When I started here, there were no fees, no walk-in immunizations. The budget has gone from $200,000 to $1.3 million,” Hungerford recalls. “Grant programs constantly change. We later began taking walk-ins from WIC.” The Special Supplemental Nutrition Program for Women, Infants and Children (WIC) is a supplemental food program for low-income pregnant women, postpartum women, breastfeeding women, infants and/or children up to their fifth birthday from low-income families who are determined to be at nutritional risk.

When talking about the Morgan County Health Department, Hungerford justifiably becomes very sentimental. “I grew up here, I’ve seen the number of employees grow and my life happened here! I’ve gotten married, had kids and grandkids. I have had three great bosses who have always had my best interest at heart. If there was an emergency or death in the family, each would say, ‘What do you need?’ I gave them loyalty and the same care in return. It’s a family atmosphere and I think that also helps us in dealing with all the families we serve here.”

Hungerford married her husband, Frank, when she was 19 years old, approximately a year after she began with the health department. Frank Hungerford is retired from the United National Benevolent Association and currently serves as pastor at Lynnville Christian Church. They have three children, Bethany Miller, Ann Hungerford and Clifton Hungerford, plus three grandchildren.

As I said, it’s never boring here – everyone drops what they’re doing and gets the job done. Like during the flu shot season, we give between 1,200 and 1,500 shots in two days.” But she also notes the Morgan County Health department is not just for the underprivileged, they work for the people of Morgan County.

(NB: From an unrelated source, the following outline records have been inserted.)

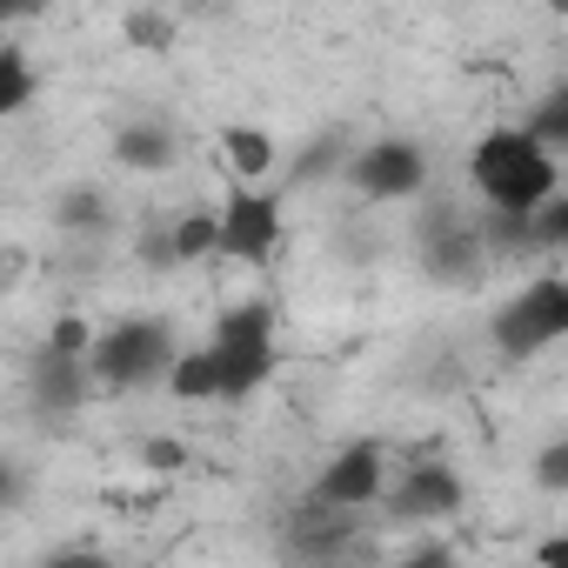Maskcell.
I'll return each mask as SVG.
<instances>
[{
  "instance_id": "603a6c76",
  "label": "cell",
  "mask_w": 568,
  "mask_h": 568,
  "mask_svg": "<svg viewBox=\"0 0 568 568\" xmlns=\"http://www.w3.org/2000/svg\"><path fill=\"white\" fill-rule=\"evenodd\" d=\"M348 161H355V148H342V134H328V141H308V148H302V161L288 168V181L308 187L315 174H348Z\"/></svg>"
},
{
  "instance_id": "5b68a950",
  "label": "cell",
  "mask_w": 568,
  "mask_h": 568,
  "mask_svg": "<svg viewBox=\"0 0 568 568\" xmlns=\"http://www.w3.org/2000/svg\"><path fill=\"white\" fill-rule=\"evenodd\" d=\"M382 541L368 528V515H342L322 508L315 495H302V508L281 521V561L288 568H375Z\"/></svg>"
},
{
  "instance_id": "30bf717a",
  "label": "cell",
  "mask_w": 568,
  "mask_h": 568,
  "mask_svg": "<svg viewBox=\"0 0 568 568\" xmlns=\"http://www.w3.org/2000/svg\"><path fill=\"white\" fill-rule=\"evenodd\" d=\"M422 267L448 288L475 281L488 267V247H481V214H455V207H435V221H422Z\"/></svg>"
},
{
  "instance_id": "9c48e42d",
  "label": "cell",
  "mask_w": 568,
  "mask_h": 568,
  "mask_svg": "<svg viewBox=\"0 0 568 568\" xmlns=\"http://www.w3.org/2000/svg\"><path fill=\"white\" fill-rule=\"evenodd\" d=\"M214 207H221V261L267 267L274 247H281V187H241V181H227Z\"/></svg>"
},
{
  "instance_id": "9a60e30c",
  "label": "cell",
  "mask_w": 568,
  "mask_h": 568,
  "mask_svg": "<svg viewBox=\"0 0 568 568\" xmlns=\"http://www.w3.org/2000/svg\"><path fill=\"white\" fill-rule=\"evenodd\" d=\"M481 247H488V267H521V261H541V234H535V214H481Z\"/></svg>"
},
{
  "instance_id": "7c38bea8",
  "label": "cell",
  "mask_w": 568,
  "mask_h": 568,
  "mask_svg": "<svg viewBox=\"0 0 568 568\" xmlns=\"http://www.w3.org/2000/svg\"><path fill=\"white\" fill-rule=\"evenodd\" d=\"M108 154H114L128 174H168V168L181 161V128H174V121H161V114H134V121H121V128H114Z\"/></svg>"
},
{
  "instance_id": "4fadbf2b",
  "label": "cell",
  "mask_w": 568,
  "mask_h": 568,
  "mask_svg": "<svg viewBox=\"0 0 568 568\" xmlns=\"http://www.w3.org/2000/svg\"><path fill=\"white\" fill-rule=\"evenodd\" d=\"M214 148H221V168H227V181H241V187H274L281 141H274L267 128H254V121H227V128L214 134Z\"/></svg>"
},
{
  "instance_id": "e0dca14e",
  "label": "cell",
  "mask_w": 568,
  "mask_h": 568,
  "mask_svg": "<svg viewBox=\"0 0 568 568\" xmlns=\"http://www.w3.org/2000/svg\"><path fill=\"white\" fill-rule=\"evenodd\" d=\"M168 395H174V402H187V408H201V402H221L214 355H207V348H187V355L174 362V375H168Z\"/></svg>"
},
{
  "instance_id": "7a4b0ae2",
  "label": "cell",
  "mask_w": 568,
  "mask_h": 568,
  "mask_svg": "<svg viewBox=\"0 0 568 568\" xmlns=\"http://www.w3.org/2000/svg\"><path fill=\"white\" fill-rule=\"evenodd\" d=\"M214 355V375H221V402H247L274 382L281 368V342H274V302L247 295V302H227L201 342Z\"/></svg>"
},
{
  "instance_id": "5bb4252c",
  "label": "cell",
  "mask_w": 568,
  "mask_h": 568,
  "mask_svg": "<svg viewBox=\"0 0 568 568\" xmlns=\"http://www.w3.org/2000/svg\"><path fill=\"white\" fill-rule=\"evenodd\" d=\"M48 214H54V234H68V241H108V234H114V201H108V187H94V181L61 187Z\"/></svg>"
},
{
  "instance_id": "ba28073f",
  "label": "cell",
  "mask_w": 568,
  "mask_h": 568,
  "mask_svg": "<svg viewBox=\"0 0 568 568\" xmlns=\"http://www.w3.org/2000/svg\"><path fill=\"white\" fill-rule=\"evenodd\" d=\"M362 201H415L422 187H428V154H422V141H408V134H375V141H362L355 148V161H348V174H342Z\"/></svg>"
},
{
  "instance_id": "d6986e66",
  "label": "cell",
  "mask_w": 568,
  "mask_h": 568,
  "mask_svg": "<svg viewBox=\"0 0 568 568\" xmlns=\"http://www.w3.org/2000/svg\"><path fill=\"white\" fill-rule=\"evenodd\" d=\"M134 261H141L148 274H174V267H181V247H174V214H148V221L134 227Z\"/></svg>"
},
{
  "instance_id": "f1b7e54d",
  "label": "cell",
  "mask_w": 568,
  "mask_h": 568,
  "mask_svg": "<svg viewBox=\"0 0 568 568\" xmlns=\"http://www.w3.org/2000/svg\"><path fill=\"white\" fill-rule=\"evenodd\" d=\"M535 568H568V528L535 541Z\"/></svg>"
},
{
  "instance_id": "ffe728a7",
  "label": "cell",
  "mask_w": 568,
  "mask_h": 568,
  "mask_svg": "<svg viewBox=\"0 0 568 568\" xmlns=\"http://www.w3.org/2000/svg\"><path fill=\"white\" fill-rule=\"evenodd\" d=\"M548 154H568V81H555L535 108H528V121H521Z\"/></svg>"
},
{
  "instance_id": "83f0119b",
  "label": "cell",
  "mask_w": 568,
  "mask_h": 568,
  "mask_svg": "<svg viewBox=\"0 0 568 568\" xmlns=\"http://www.w3.org/2000/svg\"><path fill=\"white\" fill-rule=\"evenodd\" d=\"M41 568H121L114 555H101V548H54Z\"/></svg>"
},
{
  "instance_id": "8992f818",
  "label": "cell",
  "mask_w": 568,
  "mask_h": 568,
  "mask_svg": "<svg viewBox=\"0 0 568 568\" xmlns=\"http://www.w3.org/2000/svg\"><path fill=\"white\" fill-rule=\"evenodd\" d=\"M388 481H395V468H388V442L362 435V442H342V448L322 462V475H315L308 495H315L322 508H342V515H375L382 495H388Z\"/></svg>"
},
{
  "instance_id": "2e32d148",
  "label": "cell",
  "mask_w": 568,
  "mask_h": 568,
  "mask_svg": "<svg viewBox=\"0 0 568 568\" xmlns=\"http://www.w3.org/2000/svg\"><path fill=\"white\" fill-rule=\"evenodd\" d=\"M174 247H181V267L221 261V207H181L174 214Z\"/></svg>"
},
{
  "instance_id": "7402d4cb",
  "label": "cell",
  "mask_w": 568,
  "mask_h": 568,
  "mask_svg": "<svg viewBox=\"0 0 568 568\" xmlns=\"http://www.w3.org/2000/svg\"><path fill=\"white\" fill-rule=\"evenodd\" d=\"M94 342H101V328H94L88 315H54V328H48L41 355H61V362H88V355H94Z\"/></svg>"
},
{
  "instance_id": "3957f363",
  "label": "cell",
  "mask_w": 568,
  "mask_h": 568,
  "mask_svg": "<svg viewBox=\"0 0 568 568\" xmlns=\"http://www.w3.org/2000/svg\"><path fill=\"white\" fill-rule=\"evenodd\" d=\"M181 355L187 348H181V335H174L168 315H121V322L101 328L88 368H94V382L108 395H128V388H168V375H174Z\"/></svg>"
},
{
  "instance_id": "ac0fdd59",
  "label": "cell",
  "mask_w": 568,
  "mask_h": 568,
  "mask_svg": "<svg viewBox=\"0 0 568 568\" xmlns=\"http://www.w3.org/2000/svg\"><path fill=\"white\" fill-rule=\"evenodd\" d=\"M34 88H41V74H34V61H28V48H0V114H28L34 108Z\"/></svg>"
},
{
  "instance_id": "52a82bcc",
  "label": "cell",
  "mask_w": 568,
  "mask_h": 568,
  "mask_svg": "<svg viewBox=\"0 0 568 568\" xmlns=\"http://www.w3.org/2000/svg\"><path fill=\"white\" fill-rule=\"evenodd\" d=\"M462 501H468V481L448 468V462H408L395 481H388V495H382V521H395V528H442V521H455L462 515Z\"/></svg>"
},
{
  "instance_id": "44dd1931",
  "label": "cell",
  "mask_w": 568,
  "mask_h": 568,
  "mask_svg": "<svg viewBox=\"0 0 568 568\" xmlns=\"http://www.w3.org/2000/svg\"><path fill=\"white\" fill-rule=\"evenodd\" d=\"M121 41L134 54H168L174 48V14L168 8H128L121 14Z\"/></svg>"
},
{
  "instance_id": "6da1fadb",
  "label": "cell",
  "mask_w": 568,
  "mask_h": 568,
  "mask_svg": "<svg viewBox=\"0 0 568 568\" xmlns=\"http://www.w3.org/2000/svg\"><path fill=\"white\" fill-rule=\"evenodd\" d=\"M468 181H475L481 207H495V214H541L561 194V161L515 121V128H488L468 148Z\"/></svg>"
},
{
  "instance_id": "d4e9b609",
  "label": "cell",
  "mask_w": 568,
  "mask_h": 568,
  "mask_svg": "<svg viewBox=\"0 0 568 568\" xmlns=\"http://www.w3.org/2000/svg\"><path fill=\"white\" fill-rule=\"evenodd\" d=\"M535 488H541V495H568V435L541 442V455H535Z\"/></svg>"
},
{
  "instance_id": "cb8c5ba5",
  "label": "cell",
  "mask_w": 568,
  "mask_h": 568,
  "mask_svg": "<svg viewBox=\"0 0 568 568\" xmlns=\"http://www.w3.org/2000/svg\"><path fill=\"white\" fill-rule=\"evenodd\" d=\"M134 462H141L148 475H181V468H187V442H174V435H148V442L134 448Z\"/></svg>"
},
{
  "instance_id": "484cf974",
  "label": "cell",
  "mask_w": 568,
  "mask_h": 568,
  "mask_svg": "<svg viewBox=\"0 0 568 568\" xmlns=\"http://www.w3.org/2000/svg\"><path fill=\"white\" fill-rule=\"evenodd\" d=\"M388 568H462V561H455V541H442V535H422V541H415V548H402Z\"/></svg>"
},
{
  "instance_id": "4316f807",
  "label": "cell",
  "mask_w": 568,
  "mask_h": 568,
  "mask_svg": "<svg viewBox=\"0 0 568 568\" xmlns=\"http://www.w3.org/2000/svg\"><path fill=\"white\" fill-rule=\"evenodd\" d=\"M535 234H541V254H568V194H555L535 214Z\"/></svg>"
},
{
  "instance_id": "277c9868",
  "label": "cell",
  "mask_w": 568,
  "mask_h": 568,
  "mask_svg": "<svg viewBox=\"0 0 568 568\" xmlns=\"http://www.w3.org/2000/svg\"><path fill=\"white\" fill-rule=\"evenodd\" d=\"M488 342L501 362H535L568 342V274H528L488 315Z\"/></svg>"
},
{
  "instance_id": "8fae6325",
  "label": "cell",
  "mask_w": 568,
  "mask_h": 568,
  "mask_svg": "<svg viewBox=\"0 0 568 568\" xmlns=\"http://www.w3.org/2000/svg\"><path fill=\"white\" fill-rule=\"evenodd\" d=\"M101 395V382H94V368L88 362H61V355H34V368H28V402H34V415H74V408H88Z\"/></svg>"
}]
</instances>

The only thing consistent in public health,” Hungerford states emphatically, “is change.” Talking about some of the changing issues she sees facing the Morgan County Health Department in future, she notes, “We are constantly checking on trends. Our coordinator in charge of communicable disease relentlessly checks to see what issues are coming our way. There are water issues, food issues, health issues. Every five years, we develop an IPLAN (local needs assessment plan). We go through a community committee and discuss issues in our community and set up programs to deal with those specific issues in our community.” Hungerford says the health department also has a new computer program for billing to help keep up with the ever-rising number of people who walk through their doors. “We are right on the cusp of change,” she said. “Our grants are perpetually transforming and so are we. Dale has great plans for the future of the health department and I know he is the right person to be in that position.”

What does Hungerford plan to do during her retirement? Well, she can’t quite step away yet from her work family, so she plans to work part-time hours starting in the fall, administering vision and hearing screenings as needed for the department. She says plans to spend lots of time with her husband, kids and “grandbabies” – and do some traveling, too.

Recall that she wanted to be an art teacher when she was younger? Hungerford still remembers her art mentor/art teacher in junior high and high school, Judy Moore, and managed to find a painting of Moore’s at a sale once, which she treasures. And while she has put her art on the back burner, Hungerford has joined the Jacksonville Art League, located on South Main Street, and has a space there where she is able to paint. Over the years she has enjoyed doing art projects including painting a 12 feet by 6 feet landscape mural at her church – which makes you feel as if you could walk right into it. She has also led a paint-and-pour at her church. A Carol Hungerford original painting of a daisy hangs in City Hall, as well. So, could we see a show at the Strawn Art Gallery some time? Hungerford said she is ultra critical of her own work, but from what this writer saw and the perceived joy she takes in her paintings, it would seem that like the love she has showed for the health department during the last 41 years, we can only hope and look forward to it, someday.